A dream of mine is to be able to experience the world and work on my art at the same time. The last month I have spent in Greece for most of the time, and about two weeks on the road in a van heading back north. 

I feel so lucky that I had the opportunity to do this, partly for the amazing experience but also getting a feel for what to consider when working on my art outside of my comfortable studio. Luckily, during this trip I've been able to move my studio to some of the best places I have worked in. In the mountains, by the sea, outside of my temporary apartment in the sun with an amazing view over the village.

I've also learned that having a plan is important. At least for me, I know that I need to have some sort of goal before hitting the road, in order to stay focused. This time, my goal was to finish some art pieces for a group exhibition in Mijas, Málaga, that I will take part of at the end of this month. 

I came across some challenges while being in Leonídio. The first one: I worked on different pieces for too long not being sure which ones I wanted to participate with, so once I set my mind to two specific paintings, suddenly I did not have a lot of time to finish them before having to ship them off to Spain.

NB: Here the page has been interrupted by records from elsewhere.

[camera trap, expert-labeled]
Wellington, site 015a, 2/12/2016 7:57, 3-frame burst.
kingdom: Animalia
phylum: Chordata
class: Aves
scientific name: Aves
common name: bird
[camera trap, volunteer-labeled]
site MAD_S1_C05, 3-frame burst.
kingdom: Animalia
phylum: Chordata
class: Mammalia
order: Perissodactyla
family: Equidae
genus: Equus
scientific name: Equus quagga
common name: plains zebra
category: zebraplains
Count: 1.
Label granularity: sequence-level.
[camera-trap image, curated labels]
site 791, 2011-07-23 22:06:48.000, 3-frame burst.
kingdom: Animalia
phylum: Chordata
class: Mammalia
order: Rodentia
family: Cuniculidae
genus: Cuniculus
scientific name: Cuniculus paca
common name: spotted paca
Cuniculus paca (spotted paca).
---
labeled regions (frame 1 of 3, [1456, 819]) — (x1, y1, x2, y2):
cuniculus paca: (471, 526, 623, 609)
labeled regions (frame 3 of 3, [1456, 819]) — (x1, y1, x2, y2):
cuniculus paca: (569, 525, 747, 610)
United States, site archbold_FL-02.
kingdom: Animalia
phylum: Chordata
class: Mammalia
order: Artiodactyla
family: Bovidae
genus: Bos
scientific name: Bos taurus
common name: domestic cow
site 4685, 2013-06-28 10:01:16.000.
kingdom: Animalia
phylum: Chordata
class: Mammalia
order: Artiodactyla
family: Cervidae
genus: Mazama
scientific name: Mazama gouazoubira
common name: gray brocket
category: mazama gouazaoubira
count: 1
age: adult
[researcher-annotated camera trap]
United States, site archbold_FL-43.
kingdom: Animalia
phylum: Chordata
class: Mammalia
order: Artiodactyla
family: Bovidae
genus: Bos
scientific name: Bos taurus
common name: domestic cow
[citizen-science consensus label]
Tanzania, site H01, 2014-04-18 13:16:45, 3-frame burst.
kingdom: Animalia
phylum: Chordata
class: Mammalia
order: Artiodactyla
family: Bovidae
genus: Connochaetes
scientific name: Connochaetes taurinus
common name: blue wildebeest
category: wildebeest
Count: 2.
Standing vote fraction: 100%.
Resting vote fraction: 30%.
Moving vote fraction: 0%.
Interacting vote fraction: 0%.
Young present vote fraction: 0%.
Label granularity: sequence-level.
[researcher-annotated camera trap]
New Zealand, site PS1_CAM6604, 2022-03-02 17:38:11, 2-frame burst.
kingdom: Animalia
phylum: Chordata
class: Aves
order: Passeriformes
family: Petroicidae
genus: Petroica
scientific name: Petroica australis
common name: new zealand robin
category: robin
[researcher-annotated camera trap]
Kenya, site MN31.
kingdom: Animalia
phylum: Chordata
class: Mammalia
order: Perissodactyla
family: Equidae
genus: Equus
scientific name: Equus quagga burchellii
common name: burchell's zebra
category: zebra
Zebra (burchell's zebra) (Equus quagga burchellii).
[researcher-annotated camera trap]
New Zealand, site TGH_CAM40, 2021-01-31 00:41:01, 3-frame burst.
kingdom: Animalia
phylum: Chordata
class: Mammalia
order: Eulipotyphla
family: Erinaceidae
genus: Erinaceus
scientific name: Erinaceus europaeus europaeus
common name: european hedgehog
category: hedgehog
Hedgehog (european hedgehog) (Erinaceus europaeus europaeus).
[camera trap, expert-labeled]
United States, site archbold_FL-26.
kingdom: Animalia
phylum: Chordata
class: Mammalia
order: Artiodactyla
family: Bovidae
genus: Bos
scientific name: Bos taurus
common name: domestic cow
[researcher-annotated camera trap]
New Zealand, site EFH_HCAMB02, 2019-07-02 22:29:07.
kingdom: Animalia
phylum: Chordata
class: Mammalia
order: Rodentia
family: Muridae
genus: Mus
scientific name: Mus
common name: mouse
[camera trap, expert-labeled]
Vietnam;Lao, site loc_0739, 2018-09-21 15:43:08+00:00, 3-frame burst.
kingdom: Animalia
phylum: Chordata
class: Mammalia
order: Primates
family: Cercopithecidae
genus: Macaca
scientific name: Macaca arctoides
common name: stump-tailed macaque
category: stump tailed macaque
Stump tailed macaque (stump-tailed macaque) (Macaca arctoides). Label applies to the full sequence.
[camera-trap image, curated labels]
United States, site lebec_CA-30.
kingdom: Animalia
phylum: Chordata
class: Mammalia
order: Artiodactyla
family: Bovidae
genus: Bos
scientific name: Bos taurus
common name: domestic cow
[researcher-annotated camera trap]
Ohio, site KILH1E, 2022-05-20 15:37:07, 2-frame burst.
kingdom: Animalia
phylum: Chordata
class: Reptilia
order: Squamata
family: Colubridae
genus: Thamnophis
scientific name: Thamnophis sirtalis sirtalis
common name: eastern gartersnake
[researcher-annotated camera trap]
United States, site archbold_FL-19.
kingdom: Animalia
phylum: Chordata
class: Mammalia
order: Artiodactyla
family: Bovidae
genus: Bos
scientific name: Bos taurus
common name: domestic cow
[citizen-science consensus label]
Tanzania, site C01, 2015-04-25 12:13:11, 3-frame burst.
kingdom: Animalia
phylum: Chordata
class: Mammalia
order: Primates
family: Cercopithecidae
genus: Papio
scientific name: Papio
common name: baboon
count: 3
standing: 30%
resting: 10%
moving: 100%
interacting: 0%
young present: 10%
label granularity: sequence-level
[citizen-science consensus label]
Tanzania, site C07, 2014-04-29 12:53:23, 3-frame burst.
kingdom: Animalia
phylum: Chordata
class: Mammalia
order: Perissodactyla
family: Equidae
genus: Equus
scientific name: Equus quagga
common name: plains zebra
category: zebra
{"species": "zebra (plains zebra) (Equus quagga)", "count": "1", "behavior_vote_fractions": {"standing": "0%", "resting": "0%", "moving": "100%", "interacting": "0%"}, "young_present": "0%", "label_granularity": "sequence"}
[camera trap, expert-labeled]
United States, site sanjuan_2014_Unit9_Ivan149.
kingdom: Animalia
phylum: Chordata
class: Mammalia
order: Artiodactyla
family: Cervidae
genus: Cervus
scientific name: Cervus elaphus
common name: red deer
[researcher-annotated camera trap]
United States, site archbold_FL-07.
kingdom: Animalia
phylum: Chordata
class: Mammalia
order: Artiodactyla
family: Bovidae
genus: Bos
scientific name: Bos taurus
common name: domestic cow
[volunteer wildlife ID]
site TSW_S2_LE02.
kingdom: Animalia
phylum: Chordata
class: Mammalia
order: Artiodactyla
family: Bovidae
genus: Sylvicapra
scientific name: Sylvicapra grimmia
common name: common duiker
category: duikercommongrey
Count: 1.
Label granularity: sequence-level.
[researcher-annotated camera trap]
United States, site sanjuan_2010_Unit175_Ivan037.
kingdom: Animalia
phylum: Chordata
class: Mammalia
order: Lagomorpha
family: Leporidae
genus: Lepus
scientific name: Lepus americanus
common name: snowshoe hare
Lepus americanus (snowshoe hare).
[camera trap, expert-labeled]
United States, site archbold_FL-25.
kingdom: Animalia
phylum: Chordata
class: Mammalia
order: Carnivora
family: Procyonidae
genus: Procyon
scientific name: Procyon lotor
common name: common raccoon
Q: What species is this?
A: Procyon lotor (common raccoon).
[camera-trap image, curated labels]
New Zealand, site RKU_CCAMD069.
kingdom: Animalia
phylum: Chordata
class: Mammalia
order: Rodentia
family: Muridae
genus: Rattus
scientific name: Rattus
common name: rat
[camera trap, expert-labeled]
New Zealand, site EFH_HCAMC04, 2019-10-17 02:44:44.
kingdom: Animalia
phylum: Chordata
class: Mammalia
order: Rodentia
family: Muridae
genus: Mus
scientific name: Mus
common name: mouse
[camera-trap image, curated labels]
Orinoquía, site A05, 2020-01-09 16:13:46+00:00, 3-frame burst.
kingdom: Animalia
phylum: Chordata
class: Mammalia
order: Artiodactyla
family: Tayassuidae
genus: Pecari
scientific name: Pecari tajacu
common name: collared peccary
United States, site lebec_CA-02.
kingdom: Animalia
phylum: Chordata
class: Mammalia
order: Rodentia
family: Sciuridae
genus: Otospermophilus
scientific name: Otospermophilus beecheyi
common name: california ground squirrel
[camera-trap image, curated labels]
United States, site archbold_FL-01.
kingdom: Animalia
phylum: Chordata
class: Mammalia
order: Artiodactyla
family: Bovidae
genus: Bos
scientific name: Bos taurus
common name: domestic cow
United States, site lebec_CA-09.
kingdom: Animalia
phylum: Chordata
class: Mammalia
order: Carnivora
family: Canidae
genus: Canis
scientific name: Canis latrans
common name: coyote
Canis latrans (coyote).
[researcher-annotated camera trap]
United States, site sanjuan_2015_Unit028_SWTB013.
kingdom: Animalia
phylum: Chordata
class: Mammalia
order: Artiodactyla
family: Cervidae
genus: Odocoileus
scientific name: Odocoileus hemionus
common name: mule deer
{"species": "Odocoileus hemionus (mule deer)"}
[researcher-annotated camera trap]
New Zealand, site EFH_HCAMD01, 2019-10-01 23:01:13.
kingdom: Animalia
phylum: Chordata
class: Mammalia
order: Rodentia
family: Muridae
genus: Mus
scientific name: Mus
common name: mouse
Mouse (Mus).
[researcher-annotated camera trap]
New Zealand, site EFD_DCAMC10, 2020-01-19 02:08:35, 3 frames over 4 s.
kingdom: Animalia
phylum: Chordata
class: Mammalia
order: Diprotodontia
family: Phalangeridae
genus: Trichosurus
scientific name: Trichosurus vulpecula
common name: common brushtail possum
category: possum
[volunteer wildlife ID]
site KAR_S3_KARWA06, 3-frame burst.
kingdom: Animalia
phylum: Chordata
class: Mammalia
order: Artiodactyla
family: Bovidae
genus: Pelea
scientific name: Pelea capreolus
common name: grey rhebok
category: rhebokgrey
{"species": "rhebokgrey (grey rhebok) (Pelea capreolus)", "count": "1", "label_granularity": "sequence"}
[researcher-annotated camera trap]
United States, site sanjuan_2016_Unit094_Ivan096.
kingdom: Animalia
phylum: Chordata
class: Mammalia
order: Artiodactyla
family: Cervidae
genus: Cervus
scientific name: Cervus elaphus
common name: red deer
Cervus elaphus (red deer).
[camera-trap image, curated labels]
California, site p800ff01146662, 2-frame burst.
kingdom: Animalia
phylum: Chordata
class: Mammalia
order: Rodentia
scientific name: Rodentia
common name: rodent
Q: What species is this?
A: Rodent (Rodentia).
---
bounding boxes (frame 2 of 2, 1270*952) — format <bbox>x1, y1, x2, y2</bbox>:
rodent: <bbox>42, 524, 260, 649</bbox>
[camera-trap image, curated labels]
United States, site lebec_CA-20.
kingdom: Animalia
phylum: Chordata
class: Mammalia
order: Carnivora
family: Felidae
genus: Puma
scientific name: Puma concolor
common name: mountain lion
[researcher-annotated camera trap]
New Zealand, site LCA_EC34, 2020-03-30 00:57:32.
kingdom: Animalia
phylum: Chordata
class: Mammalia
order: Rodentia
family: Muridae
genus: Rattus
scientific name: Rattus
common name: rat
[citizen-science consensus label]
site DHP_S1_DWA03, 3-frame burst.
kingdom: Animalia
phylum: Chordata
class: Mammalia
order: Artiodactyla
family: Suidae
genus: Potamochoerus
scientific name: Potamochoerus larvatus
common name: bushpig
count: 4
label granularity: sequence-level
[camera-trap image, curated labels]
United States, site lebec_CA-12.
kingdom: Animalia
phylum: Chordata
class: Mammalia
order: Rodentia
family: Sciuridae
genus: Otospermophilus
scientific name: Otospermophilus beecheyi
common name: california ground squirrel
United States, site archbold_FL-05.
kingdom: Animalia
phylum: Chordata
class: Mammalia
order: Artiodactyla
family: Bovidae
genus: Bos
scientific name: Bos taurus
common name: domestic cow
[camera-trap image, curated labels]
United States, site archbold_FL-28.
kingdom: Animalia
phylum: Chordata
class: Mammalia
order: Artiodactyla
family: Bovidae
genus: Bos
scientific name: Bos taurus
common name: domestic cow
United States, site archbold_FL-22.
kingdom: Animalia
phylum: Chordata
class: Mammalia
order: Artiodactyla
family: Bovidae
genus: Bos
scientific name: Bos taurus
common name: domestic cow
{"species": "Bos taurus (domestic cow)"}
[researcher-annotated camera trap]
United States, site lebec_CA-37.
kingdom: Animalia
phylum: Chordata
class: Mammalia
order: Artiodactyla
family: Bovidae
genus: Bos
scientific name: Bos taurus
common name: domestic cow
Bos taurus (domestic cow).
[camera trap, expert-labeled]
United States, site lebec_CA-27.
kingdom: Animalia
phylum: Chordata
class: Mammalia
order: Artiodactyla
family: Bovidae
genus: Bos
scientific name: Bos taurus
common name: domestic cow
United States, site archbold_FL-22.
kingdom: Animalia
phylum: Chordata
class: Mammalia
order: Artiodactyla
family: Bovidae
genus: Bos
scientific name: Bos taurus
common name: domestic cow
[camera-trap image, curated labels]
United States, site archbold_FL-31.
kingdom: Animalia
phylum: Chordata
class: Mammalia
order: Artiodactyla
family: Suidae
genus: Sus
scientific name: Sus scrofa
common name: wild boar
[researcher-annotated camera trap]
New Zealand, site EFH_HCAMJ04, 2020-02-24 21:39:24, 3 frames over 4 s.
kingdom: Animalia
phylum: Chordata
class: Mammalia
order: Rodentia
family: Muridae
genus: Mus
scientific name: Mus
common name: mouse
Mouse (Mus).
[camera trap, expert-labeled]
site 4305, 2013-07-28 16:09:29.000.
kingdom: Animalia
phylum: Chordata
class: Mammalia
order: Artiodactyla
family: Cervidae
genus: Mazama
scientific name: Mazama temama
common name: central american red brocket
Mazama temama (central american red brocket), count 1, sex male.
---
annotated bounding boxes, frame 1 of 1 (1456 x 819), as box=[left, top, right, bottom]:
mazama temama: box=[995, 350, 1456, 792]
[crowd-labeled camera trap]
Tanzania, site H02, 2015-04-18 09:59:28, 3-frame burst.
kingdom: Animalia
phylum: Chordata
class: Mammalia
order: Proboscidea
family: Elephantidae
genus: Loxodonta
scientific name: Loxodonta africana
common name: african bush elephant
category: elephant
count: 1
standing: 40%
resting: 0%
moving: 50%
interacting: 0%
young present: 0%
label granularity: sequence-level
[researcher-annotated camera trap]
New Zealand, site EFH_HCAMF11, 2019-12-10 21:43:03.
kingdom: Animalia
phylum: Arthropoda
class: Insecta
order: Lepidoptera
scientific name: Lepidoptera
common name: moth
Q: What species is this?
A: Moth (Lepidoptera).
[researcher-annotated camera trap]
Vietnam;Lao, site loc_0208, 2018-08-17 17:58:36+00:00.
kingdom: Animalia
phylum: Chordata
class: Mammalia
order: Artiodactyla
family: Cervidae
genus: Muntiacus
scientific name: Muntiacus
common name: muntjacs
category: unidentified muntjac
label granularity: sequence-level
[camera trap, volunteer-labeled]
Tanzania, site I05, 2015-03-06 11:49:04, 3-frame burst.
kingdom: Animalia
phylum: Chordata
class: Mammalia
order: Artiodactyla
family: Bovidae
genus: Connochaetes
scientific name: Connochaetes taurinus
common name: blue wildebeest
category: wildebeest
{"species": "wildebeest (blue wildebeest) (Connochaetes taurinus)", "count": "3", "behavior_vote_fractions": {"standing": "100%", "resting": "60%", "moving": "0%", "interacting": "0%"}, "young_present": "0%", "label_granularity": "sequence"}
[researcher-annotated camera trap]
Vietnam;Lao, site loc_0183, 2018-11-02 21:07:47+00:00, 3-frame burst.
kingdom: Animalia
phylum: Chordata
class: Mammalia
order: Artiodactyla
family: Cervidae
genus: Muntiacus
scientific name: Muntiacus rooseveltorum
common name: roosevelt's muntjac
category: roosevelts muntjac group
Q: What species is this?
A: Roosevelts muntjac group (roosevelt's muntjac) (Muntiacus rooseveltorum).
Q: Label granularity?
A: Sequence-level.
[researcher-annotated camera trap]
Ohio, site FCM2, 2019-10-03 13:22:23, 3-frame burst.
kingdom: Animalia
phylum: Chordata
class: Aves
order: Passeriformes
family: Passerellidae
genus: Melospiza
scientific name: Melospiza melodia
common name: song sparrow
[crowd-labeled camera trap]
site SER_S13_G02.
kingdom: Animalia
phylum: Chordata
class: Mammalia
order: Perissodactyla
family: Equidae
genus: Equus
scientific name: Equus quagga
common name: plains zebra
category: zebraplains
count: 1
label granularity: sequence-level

Second challenge: I decided to extend my trip which came with the consequences that I wouldn't make it home in time to ship them from home and know for sure they would make it to the gallery in time. Leading to the next set of challenges: Framing, packing and shipping from Leonídio. Where would I find frames in this unusual format? How do I pack them properly? Will it be possible to ship it from a different country and trust that it will work out without issues? How will I figure this out with very few people speaking English? 

Turns out, that down the road from my apartment was a wood working shop. Luckily the friendly man in there spoke some German, as did my friend who could explain my situation. About an hour later I had two built frames in the perfect format. He even let me borrow his staple gun to stretch my paintings.

Next step: Packing. I went by all thinkable stores that could have leftover pieces of bubble wrap, which apparently was an impossible mission to complete. Eventually I managed to buy by the meter from a very messy store with a friendly Greek old man and his English speaking son. I also swung by the post office to make sure they could ship to Spain, as well as getting a perfectly shaped box they used for some storage to pack my paintings. Paintings could be packed!

New problem the day after, in Leonídio Easter is a very big holiday, meaning that the last couple of days I would actually be in the village - the post office would be closed. A simple solution for this was to just bring the carefully packed box with us in the space-lacking van we would be calling home for the upcoming couple of weeks. A few days later I proudly shipped my package from Meteora, Kalambaka. This all thought me that it is possible to handle challenges even out on the road!